Study on Impact of Climate Change on Snowpack Loss in Western U.S.

Based on current state of snowpack, researchers estimate a further loss of up to 60 percent within next 30 years

A new study shows that climate change has a significant impact on snowpack loss.

April 18, 2017 – An international team of scientists, including one from Lawrence Livermore National Laboratory (LLNL), has found that up to 20 percent loss in the annual maximum amount of water contained in the Western United States’ mountain snowpack in the last three decades is due to human influence.

Peak runoff in streams and rivers of the Western U.S. is strongly influenced by melting of accumulated mountain snowpack. A significant decline in this resource has a direct connection to streamflow, with substantial economic and societal impacts.

The team showed that observed snowpack loss between the 1980s and 2000s is consistent with results from climate simulations with combined changes in natural factors (such as solar irradiance and volcanic aerosols) and human influences (such as greenhouse gases, aerosols, ozone and land use). The observed snowpack loss was inconsistent with simulations that considered natural influences only.

Based on the current state of the snowpack, the researchers estimate a further loss of up to 60 percent within the next 30 years.

“The projected losses have serious implications for the hydropower, municipal and agricultural sectors in the region,” said John Fyfe, a senior research scientist at the Canadian Centre for Climate Modelling and Analysis of Environment and Climate Change Canada (link is external), and lead author of a paper appearing in the April 18 edition of the journal, Nature Communications.

§ **Input data**:
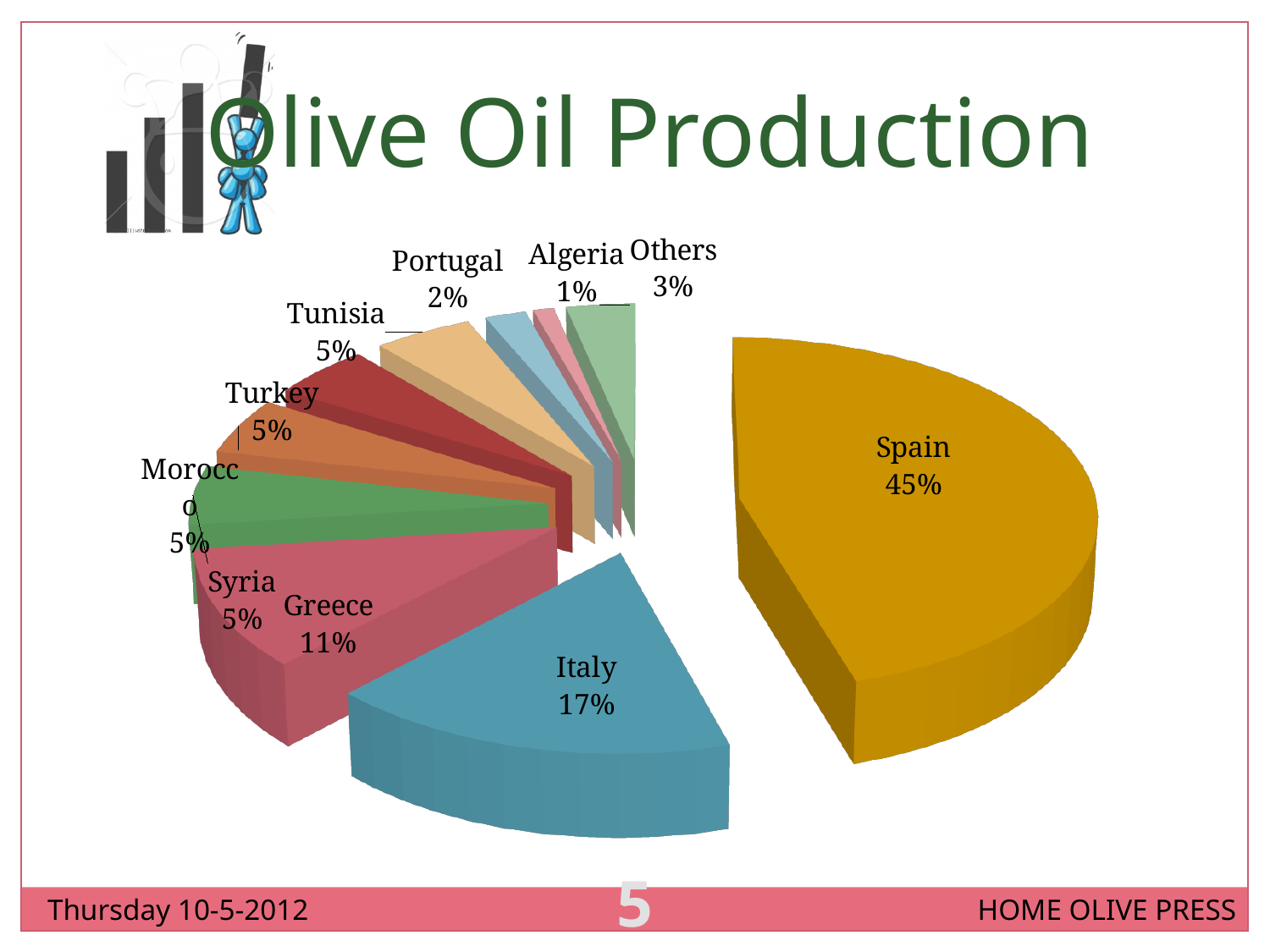
Which country has the largest share of olive oil production? Spain What is the difference in percentage points between Spain's and Italy's shares? 28 What share of olive oil production does Algeria have? 1% What share of olive oil production does Italy have? 17% Which has a larger share of olive oil production, Greece or Italy? Italy What is the title of the slide containing the pie chart? Olive Oil Production How many slices does the pie chart have? 10 Which labelled slice has the smallest share of olive oil production? Algeria What share of olive oil production does Greece have? 11% What share of olive oil production does Spain have? 45% What kind of chart is shown on the slide? Pie chart What share of olive oil production does Portugal have? 2%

§ **Work item A**: Reproduce the stretch of the snowpack article from "Peak runoff in" through "and societal impacts.", word for word.
§ **Work item B**: In the snowpack article, how much of the loss in the Western U.S. mountain snowpack's annual maximum water over the last three decades is attributed to human influence?

§ **Your response A**:
Peak runoff in streams and rivers of the Western U.S. is strongly influenced by melting of accumulated mountain snowpack. A significant decline in this resource has a direct connection to streamflow, with substantial economic and societal impacts.

§ **Your response B**: Up to 20 percent.